#### PROMPT:
Render the data below as a JSON array of strings, with one string for each line and blank lines omitted.

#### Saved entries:
····················
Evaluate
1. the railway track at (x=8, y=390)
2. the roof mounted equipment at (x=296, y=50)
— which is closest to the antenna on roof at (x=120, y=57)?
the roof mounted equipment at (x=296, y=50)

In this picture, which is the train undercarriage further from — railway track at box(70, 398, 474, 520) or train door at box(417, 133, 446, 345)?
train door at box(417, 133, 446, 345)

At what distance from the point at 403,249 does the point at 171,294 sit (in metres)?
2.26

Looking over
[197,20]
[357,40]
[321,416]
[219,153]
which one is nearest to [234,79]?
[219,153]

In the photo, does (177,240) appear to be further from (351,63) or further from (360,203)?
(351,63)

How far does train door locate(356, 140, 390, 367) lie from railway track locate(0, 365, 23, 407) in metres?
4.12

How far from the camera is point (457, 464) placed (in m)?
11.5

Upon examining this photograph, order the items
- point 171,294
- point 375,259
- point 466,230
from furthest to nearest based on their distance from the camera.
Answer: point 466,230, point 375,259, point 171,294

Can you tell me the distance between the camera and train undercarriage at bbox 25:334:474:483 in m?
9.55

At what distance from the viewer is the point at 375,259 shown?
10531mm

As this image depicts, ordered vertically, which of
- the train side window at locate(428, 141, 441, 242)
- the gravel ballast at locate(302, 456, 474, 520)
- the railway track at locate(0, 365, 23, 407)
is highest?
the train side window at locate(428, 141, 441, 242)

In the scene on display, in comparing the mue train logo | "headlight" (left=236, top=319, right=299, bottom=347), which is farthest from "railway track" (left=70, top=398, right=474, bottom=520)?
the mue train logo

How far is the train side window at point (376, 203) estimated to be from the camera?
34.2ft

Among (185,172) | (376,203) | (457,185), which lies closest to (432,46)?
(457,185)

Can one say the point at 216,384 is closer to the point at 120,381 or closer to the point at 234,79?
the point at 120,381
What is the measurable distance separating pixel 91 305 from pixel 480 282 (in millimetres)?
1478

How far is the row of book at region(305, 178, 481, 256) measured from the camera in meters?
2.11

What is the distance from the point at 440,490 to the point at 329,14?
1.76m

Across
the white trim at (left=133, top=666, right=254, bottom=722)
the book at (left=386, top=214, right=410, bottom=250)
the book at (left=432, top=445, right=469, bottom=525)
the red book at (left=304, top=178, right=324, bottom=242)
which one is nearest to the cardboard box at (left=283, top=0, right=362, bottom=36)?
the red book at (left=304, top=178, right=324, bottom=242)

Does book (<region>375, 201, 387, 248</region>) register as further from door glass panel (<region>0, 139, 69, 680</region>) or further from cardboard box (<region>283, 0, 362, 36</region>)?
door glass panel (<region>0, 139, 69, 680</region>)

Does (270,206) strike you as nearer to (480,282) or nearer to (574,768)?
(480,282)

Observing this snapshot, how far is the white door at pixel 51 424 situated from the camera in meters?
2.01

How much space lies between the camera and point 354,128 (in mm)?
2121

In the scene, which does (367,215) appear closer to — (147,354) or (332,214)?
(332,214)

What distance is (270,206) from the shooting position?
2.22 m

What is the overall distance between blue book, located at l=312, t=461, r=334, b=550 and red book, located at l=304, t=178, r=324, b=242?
····················
#### RESPONSE:
[
  "Evaluate",
  "1. the railway track at (x=8, y=390)",
  "2. the roof mounted equipment at (x=296, y=50)",
  "— which is closest to the antenna on roof at (x=120, y=57)?",
  "the roof mounted equipment at (x=296, y=50)",
  "In this picture, which is the train undercarriage further from — railway track at box(70, 398, 474, 520) or train door at box(417, 133, 446, 345)?",
  "train door at box(417, 133, 446, 345)",
  "At what distance from the point at 403,249 does the point at 171,294 sit (in metres)?",
  "2.26",
  "Looking over",
  "[197,20]",
  "[357,40]",
  "[321,416]",
  "[219,153]",
  "which one is nearest to [234,79]?",
  "[219,153]",
  "In the photo, does (177,240) appear to be further from (351,63) or further from (360,203)?",
  "(351,63)",
  "How far does train door locate(356, 140, 390, 367) lie from railway track locate(0, 365, 23, 407) in metres?",
  "4.12",
  "How far from the camera is point (457, 464) placed (in m)?",
  "11.5",
  "Upon examining this photograph, order the items",
  "- point 171,294",
  "- point 375,259",
  "- point 466,230",
  "from furthest to nearest based on their distance from the camera.",
  "Answer: point 466,230, point 375,259, point 171,294",
  "Can you tell me the distance between the camera and train undercarriage at bbox 25:334:474:483 in m?",
  "9.55",
  "At what distance from the viewer is the point at 375,259 shown?",
  "10531mm",
  "As this image depicts, ordered vertically, which of",
  "- the train side window at locate(428, 141, 441, 242)",
  "- the gravel ballast at locate(302, 456, 474, 520)",
  "- the railway track at locate(0, 365, 23, 407)",
  "is highest?",
  "the train side window at locate(428, 141, 441, 242)",
  "In the scene on display, in comparing the mue train logo | \"headlight\" (left=236, top=319, right=299, bottom=347), which is farthest from \"railway track\" (left=70, top=398, right=474, bottom=520)?",
  "the mue train logo",
  "How far is the train side window at point (376, 203) estimated to be from the camera?",
  "34.2ft",
  "Among (185,172) | (376,203) | (457,185), which lies closest to (432,46)?",
  "(457,185)",
  "Can one say the point at 216,384 is closer to the point at 120,381 or closer to the point at 234,79?",
  "the point at 120,381",
  "What is the measurable distance separating pixel 91 305 from pixel 480 282 (in millimetres)?",
  "1478",
  "How far is the row of book at region(305, 178, 481, 256) measured from the camera in meters?",
  "2.11",
  "What is the distance from the point at 440,490 to the point at 329,14?",
  "1.76m",
  "Across",
  "the white trim at (left=133, top=666, right=254, bottom=722)",
  "the book at (left=386, top=214, right=410, bottom=250)",
  "the book at (left=432, top=445, right=469, bottom=525)",
  "the red book at (left=304, top=178, right=324, bottom=242)",
  "which one is nearest to the cardboard box at (left=283, top=0, right=362, bottom=36)?",
  "the red book at (left=304, top=178, right=324, bottom=242)",
  "Does book (<region>375, 201, 387, 248</region>) register as further from door glass panel (<region>0, 139, 69, 680</region>) or further from cardboard box (<region>283, 0, 362, 36</region>)?",
  "door glass panel (<region>0, 139, 69, 680</region>)",
  "Does (270,206) strike you as nearer to (480,282) or nearer to (574,768)?",
  "(480,282)",
  "Observing this snapshot, how far is the white door at pixel 51 424 situated from the camera in meters?",
  "2.01",
  "How much space lies between the camera and point 354,128 (in mm)?",
  "2121",
  "In the scene, which does (367,215) appear closer to — (147,354) or (332,214)?",
  "(332,214)",
  "What distance is (270,206) from the shooting position?",
  "2.22 m",
  "What is the overall distance between blue book, located at l=312, t=461, r=334, b=550 and red book, located at l=304, t=178, r=324, b=242?"
]